Working with IT: Bug submissions

cshields

9

During a recent Mozilla all-hands event Laura Thomson held a short presentation, titled “Working with IT”.  Laura was the right person to give it and the feedback that we have gathered is that we need to help people understand how to work with IT, and help you all understand how our infrastructure works.  Expect more brownbags and posts around this topic.

So, let’s start by talking about bugs.

Whether or not bugzilla is the right tool to track and manage IT projects and requests is up for debate. The benefit to using bugzilla is that it integrates with the rest of the project, since it is used for everything else at Mozilla.  That said, let’s talk about how IT works with bugs and how you can help us when you file bugs:

Please do not assume tribal knowledge in bugs.
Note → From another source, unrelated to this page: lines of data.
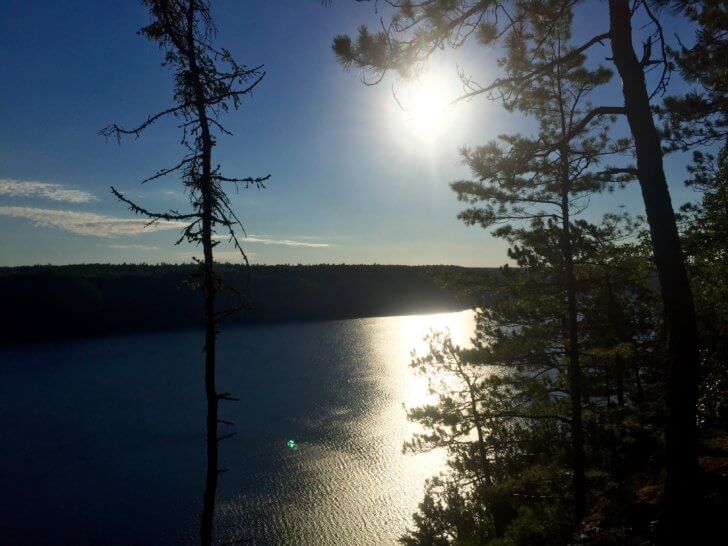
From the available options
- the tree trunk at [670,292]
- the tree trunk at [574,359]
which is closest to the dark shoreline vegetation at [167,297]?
the tree trunk at [574,359]

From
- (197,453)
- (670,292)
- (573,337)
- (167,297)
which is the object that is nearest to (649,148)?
(670,292)

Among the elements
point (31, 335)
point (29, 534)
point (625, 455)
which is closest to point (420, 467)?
point (625, 455)

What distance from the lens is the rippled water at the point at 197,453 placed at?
21047mm

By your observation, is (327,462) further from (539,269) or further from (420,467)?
(539,269)

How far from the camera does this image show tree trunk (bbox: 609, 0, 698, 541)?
6.16 metres

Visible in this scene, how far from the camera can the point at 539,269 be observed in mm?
12383

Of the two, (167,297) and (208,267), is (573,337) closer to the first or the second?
(208,267)

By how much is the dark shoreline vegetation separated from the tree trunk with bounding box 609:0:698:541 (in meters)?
57.4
In the past 30 days, the IT Systems and Ops teams have grown by 5 new sysadmins.  This is great, and they are all ramping up quickly. While we are throwing out numbers, we have seen 119 new bugs added to the Server Operations component in the past 7 days.  We want our new guys to help out in these bugs as quickly as they can.  When submitting a bug, please assume as little tribal knowledge as possible on the other side.  For instance, asking for a setting change in a production site without telling us which site you work on delays the bug while someone either asks for clarification or has to ask the team what you mean.  These are minor delays of course, but when this happens multiple times a day this becomes very inefficient.  If you have a doc to link to giving background on the request you are making, please do it.  If you know the system you are asking for a change on, please make note of it.

Where does my bug go?

The IT team is growing quickly, as is the need to sort our bugs into components lest we spin our wheels all working from one component.  Here is the layout of our components for bugs coming from you as it stands today (note the change in Web Operations):

  • Server Operations: Web Operations – this is where all web related bugs should go.  This is new, and is modified from the old “web content push” component to encompass web server problems, new web projects, and any general request regarding the serving of our websites.
  • Server Operations: Desktop Issues – this is where the desktop team currently works. Laptop issues, software license requests, and help with the office environment should all go here.
  • Server Operations: RelEng – Any issues regarding the release engineering build systems (aka “the build network”) should go here.
  • Server Operations: Netops – Network requests and issues should be filed here
  • Server Operations: Labs – Mozilla Labs IT requests go in here
  • Server Operations: ACL Request – Firewall requests for Netops
  • Server Operations – Everything else that did not fall into one of the above.

Priority and escalation

The default priority for our bugs is “normal”.  We will get to these as soon as we can, and by nature of your request we assume that you want them done as soon as possible.  If this is a request that does not fall under that assumption and you want it to fall under the “nice to have someday” category, mark it as an enhancement. Anything higher than normal demands attention soon.  Our SLA for addressing bugs higher than normal is such:

  • Major – 24 hours
  • Critical – 8 hours
  • Blocker – immediately

These timers work around the clock, and if a bug sits unaddressed beyond those times, our oncall is paged. Blocker IT bugs will page oncall immediately.  We can not guarantee that the request will be resolved within this time (ie: if you file a critical bug for a new cluster of servers, it will take us time to procure them first), but we will have admins aware of it and start working on it.  In addition, we have our own internal prioritization of issues that come in.  If a critical bug in a dev site comes in, that may have to wait for work that we are doing on a production site.

That was a lot to read..

And if you are still with me, thanks for taking the time to understand how we work in bugzilla. By getting bugs filed more efficiently we can spend less of our time refining the bugs and more time fixing them.

9 responses

  1. David Ascher wrote on :

    For things beyond the 24h window, do you have timers that actually enforce the SLA and bump up things that will take time to implement, so that they get addressed before it becomes urgent? I’ve seen some bugs filed early to give plenty of time for y’all to plan, but because they never reach Major status, keep getting deferred, until people get annoyed enough that they get bumped up to Major just to try and get attention.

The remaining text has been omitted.